DRW’s unique public policy role stems from experience and training in disability and the law. The disability community relies on DRW’s years of disability-related legal experience to interpret potential effects of any given bill. To understand a bill, one must have an accurate analysis of what it would do. DRW is pleased to serve as a resource to the disability community and lawmakers in this regard.
People with disabilities and the disability community want information on the array of disability-related bills considered each legislative session -- not just the ones DRW deems important -- so they can determine for themselves what is critical to their lives. As a service to them, DRW tracks disability-related bills as they move through the process.
DRW provides summary information on a number of disability-related bills and links to where more information is available. Because thousands of new bills may be introduced each year, DRW pays closer attention to bills related to our priorities and disability-related bills advancing to become law.
DRW may or may not favor a specific bill; but it is not our intent that anyone act on our analysis alone. Those who want to be active in the legislative process should weigh all proposals competing for lawmaker attention and use of limited public resources. Whether people are new to the policy process or experts, they should consider input from a variety of sources -- not just DRW – to make informed decisions about what to support.
People interested in different perspectives on state legislation can visit the Washington State Legislature website, and read bill reports, find out who supports or opposes a bill, and contact legislators for more information. Disability-related coalitions as well as political organizations are also sources for information.
DRW learns how systems funded to serve and protect the rights of people with disabilities do or don’t work.
Often we capture that knowledge by writing reports that identify and define systemic problems as well as propose solutions. These reports are made available to decision makers, such as lawmakers and state agencies, who have responsibility to address identified problems.
DRW is, at times, named in legislation or asked by a state agency to participate in a task force, sit on a council or participate in a study to lend expertise or find a solution to a particular systemic problem. We accept these invitations when it involves an issue important to people with disabilities and we have the resources.
DRW, along with other stakeholders, is often asked by government entities to comment on either proposed rules, or the repeal or revision of existing rules. Again, we pursue these opportunities when it is clearly an important issue to people with disabilities and we have the resources.

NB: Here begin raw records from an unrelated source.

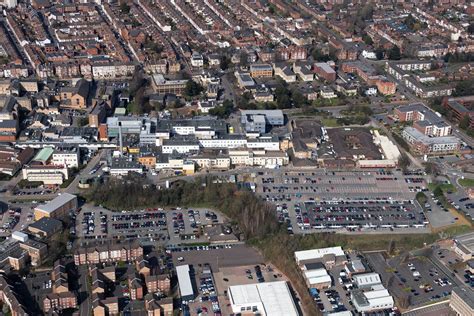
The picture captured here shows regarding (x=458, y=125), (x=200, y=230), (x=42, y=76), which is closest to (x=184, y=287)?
(x=200, y=230)

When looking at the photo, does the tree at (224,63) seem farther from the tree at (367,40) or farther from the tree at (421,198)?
the tree at (421,198)

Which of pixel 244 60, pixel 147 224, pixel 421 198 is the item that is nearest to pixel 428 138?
pixel 421 198

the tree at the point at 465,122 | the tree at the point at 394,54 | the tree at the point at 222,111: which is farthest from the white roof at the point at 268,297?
the tree at the point at 394,54

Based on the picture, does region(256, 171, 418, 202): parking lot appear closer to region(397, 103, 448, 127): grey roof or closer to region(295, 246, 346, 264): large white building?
region(295, 246, 346, 264): large white building

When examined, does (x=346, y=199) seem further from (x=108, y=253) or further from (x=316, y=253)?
(x=108, y=253)

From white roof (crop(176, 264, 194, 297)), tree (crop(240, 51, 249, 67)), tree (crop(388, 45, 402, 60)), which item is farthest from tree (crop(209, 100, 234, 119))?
tree (crop(388, 45, 402, 60))
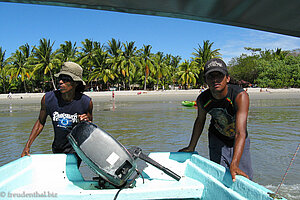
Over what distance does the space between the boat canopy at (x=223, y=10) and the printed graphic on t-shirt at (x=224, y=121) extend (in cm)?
90

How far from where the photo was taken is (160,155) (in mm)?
3066

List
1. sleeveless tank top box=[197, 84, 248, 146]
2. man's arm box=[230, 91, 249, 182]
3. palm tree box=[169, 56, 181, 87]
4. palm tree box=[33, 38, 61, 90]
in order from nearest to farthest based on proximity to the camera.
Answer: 1. man's arm box=[230, 91, 249, 182]
2. sleeveless tank top box=[197, 84, 248, 146]
3. palm tree box=[33, 38, 61, 90]
4. palm tree box=[169, 56, 181, 87]

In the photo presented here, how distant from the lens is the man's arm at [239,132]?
6.95ft

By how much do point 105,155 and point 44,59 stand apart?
43.5 meters

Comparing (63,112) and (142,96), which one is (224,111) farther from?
(142,96)

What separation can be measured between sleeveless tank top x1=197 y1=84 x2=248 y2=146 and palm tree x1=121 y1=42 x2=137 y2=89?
39.2 m

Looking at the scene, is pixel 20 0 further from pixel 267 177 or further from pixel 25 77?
pixel 25 77

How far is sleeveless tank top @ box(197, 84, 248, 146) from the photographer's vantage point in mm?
2496

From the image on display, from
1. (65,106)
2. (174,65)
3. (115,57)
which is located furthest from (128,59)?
(65,106)

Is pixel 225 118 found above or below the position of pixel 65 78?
below

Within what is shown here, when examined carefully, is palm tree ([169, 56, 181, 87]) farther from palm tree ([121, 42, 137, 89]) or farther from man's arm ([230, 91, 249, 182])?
man's arm ([230, 91, 249, 182])

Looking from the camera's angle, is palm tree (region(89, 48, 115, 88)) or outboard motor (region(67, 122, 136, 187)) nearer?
outboard motor (region(67, 122, 136, 187))

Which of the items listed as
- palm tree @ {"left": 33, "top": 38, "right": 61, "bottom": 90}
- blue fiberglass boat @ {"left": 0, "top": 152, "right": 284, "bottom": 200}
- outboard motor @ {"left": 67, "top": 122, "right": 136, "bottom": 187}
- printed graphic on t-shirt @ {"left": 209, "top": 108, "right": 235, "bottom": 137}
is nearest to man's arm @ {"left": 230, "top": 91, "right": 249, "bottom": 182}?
blue fiberglass boat @ {"left": 0, "top": 152, "right": 284, "bottom": 200}

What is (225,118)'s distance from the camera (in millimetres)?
2635
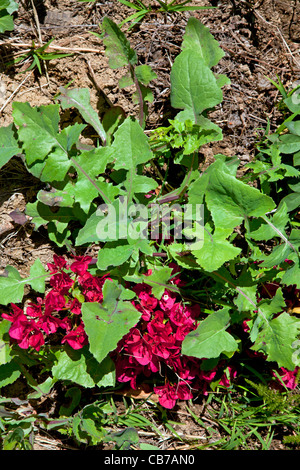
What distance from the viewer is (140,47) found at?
2.29 m

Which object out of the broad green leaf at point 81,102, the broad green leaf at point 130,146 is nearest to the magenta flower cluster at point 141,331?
the broad green leaf at point 130,146

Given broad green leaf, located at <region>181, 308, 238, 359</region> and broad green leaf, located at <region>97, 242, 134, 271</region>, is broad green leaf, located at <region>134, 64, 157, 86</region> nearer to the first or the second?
broad green leaf, located at <region>97, 242, 134, 271</region>

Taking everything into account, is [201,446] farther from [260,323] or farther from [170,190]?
[170,190]

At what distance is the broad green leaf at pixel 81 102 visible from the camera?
208 cm

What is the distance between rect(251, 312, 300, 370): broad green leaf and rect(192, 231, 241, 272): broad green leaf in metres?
0.44

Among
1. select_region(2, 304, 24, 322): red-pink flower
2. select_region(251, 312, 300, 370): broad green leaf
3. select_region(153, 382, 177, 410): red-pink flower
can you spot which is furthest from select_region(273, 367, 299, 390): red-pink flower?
select_region(2, 304, 24, 322): red-pink flower

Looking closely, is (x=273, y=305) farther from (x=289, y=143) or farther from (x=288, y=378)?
(x=289, y=143)

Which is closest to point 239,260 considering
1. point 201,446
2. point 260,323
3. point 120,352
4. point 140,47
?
point 260,323

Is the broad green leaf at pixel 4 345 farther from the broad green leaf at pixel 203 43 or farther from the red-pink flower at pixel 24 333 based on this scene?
the broad green leaf at pixel 203 43

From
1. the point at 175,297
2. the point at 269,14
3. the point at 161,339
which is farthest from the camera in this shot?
the point at 269,14

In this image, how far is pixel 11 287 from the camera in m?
2.08

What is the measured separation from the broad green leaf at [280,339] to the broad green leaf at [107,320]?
2.12ft

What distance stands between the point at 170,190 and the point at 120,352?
0.99 m

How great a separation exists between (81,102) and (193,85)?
1.99 ft
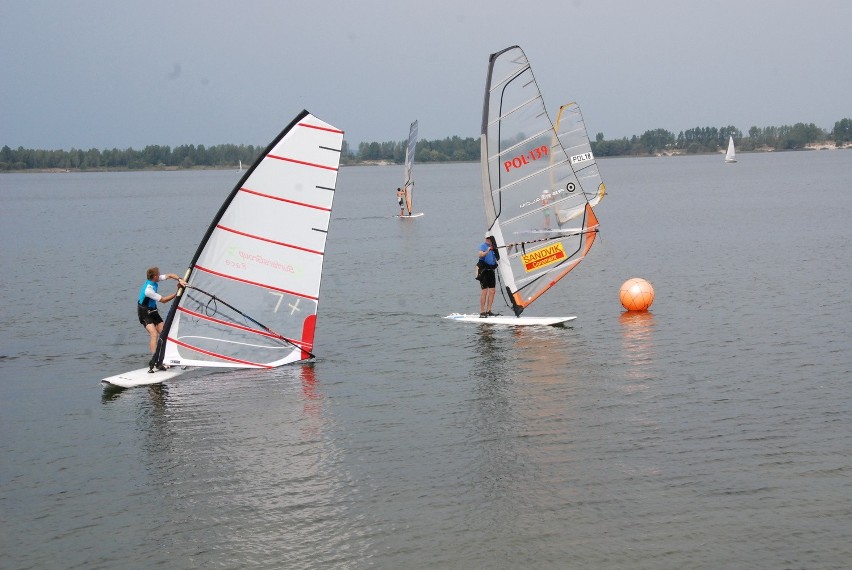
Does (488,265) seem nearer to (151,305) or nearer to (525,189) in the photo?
(525,189)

Working in collaboration with our partners, DRW educates lawmakers on systemic reform initiatives suited to our particular set of skills and legal focus.
Additionally, on occasions when there is common ground between a problem on which lawmakers are working and a problem identified in our priorities as important those we serve, DRW works so legislators understand how particular problems affect the lives of people with disabilities. We provide, when asked, technical assistance on matters related to our mission and priorities.